Solve the following equation:

\[\sin x + \sin 2x + \sin 3x + \sin 4x = 0\]

Answer 1

\[\sin x + \sin 2x + \sin 3x + \sin 4x = 0\]

\[\Rightarrow \sin3x + \sin x + \sin4x + \sin2x = 0\]
\[ \Rightarrow 2 \sin \left( \frac{4x}{2} \right) \cos \left( \frac{2x}{2} \right) + 2 \sin \left( \frac{6x}{2} \right) \cos \left( \frac{2x}{2} \right) = 0\]
\[ \Rightarrow 2 \sin2x \cos x + 2 \sin3x \cos x = 0\]
\[ \Rightarrow 2 \cos x ( \sin2x + \sin3x ) = 0\]
\[ \Rightarrow 2 \cos x\left( 2 \sin \left( \frac{5x}{2} \right) \cos \left( \frac{x}{2} \right) \right) = 0\]
\[ \Rightarrow 4 \cos x \sin \left( \frac{5x}{2} \right) \cos \left( \frac{x}{2} \right) = 0\]

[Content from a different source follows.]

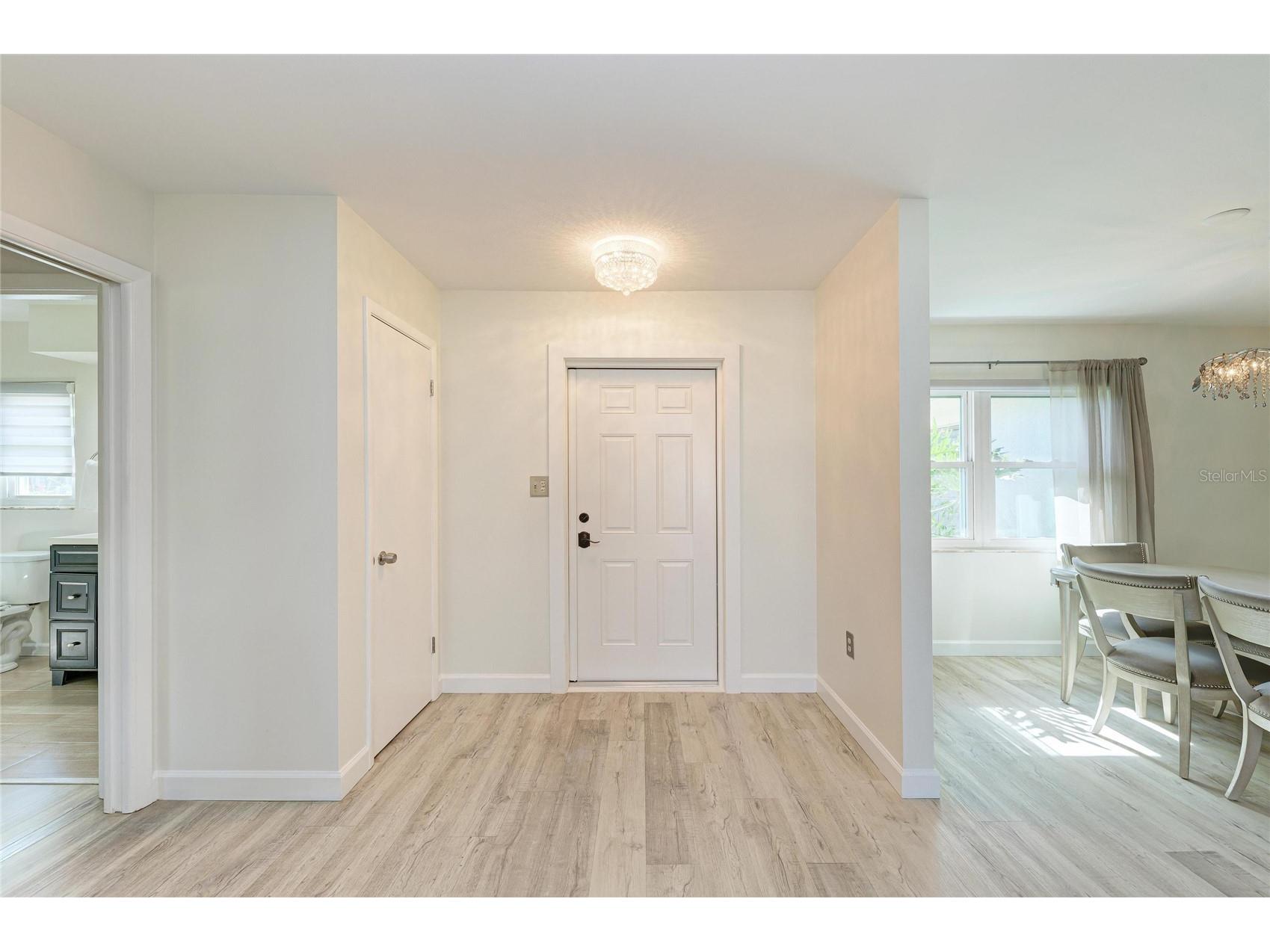 3368 Sheffield Circle Sarasota FL 34239 A4679367 image3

\[\Rightarrow \cos x = 0 , \sin \left( \frac{5x}{2} \right) = 0\]

\[\cos \left( \frac{x}{2} \right) = 0\]

\[\Rightarrow \cos x = \cos \frac{\pi}{2}, \sin \left( \frac{5x}{2} \right) = \sin 0\] or

\[\cos \left( \frac{x}{2} \right) = \cos \frac{\pi}{2}\]

\[\Rightarrow x = (2n + 1) \frac{\pi}{2}, n \in Z or \frac{5x}{2} = n\pi , n \in Z\] or,

\[\frac{x}{2} = (2n + 1) \frac{\pi}{2} , n \in Z\]

\[\Rightarrow x = (2n + 1) \frac{\pi}{2} , n \in Z\] or

\[x = \frac{2n\pi}{5} , n \in Z\] or

\[x = (2n + 1)\pi, n \in Z\]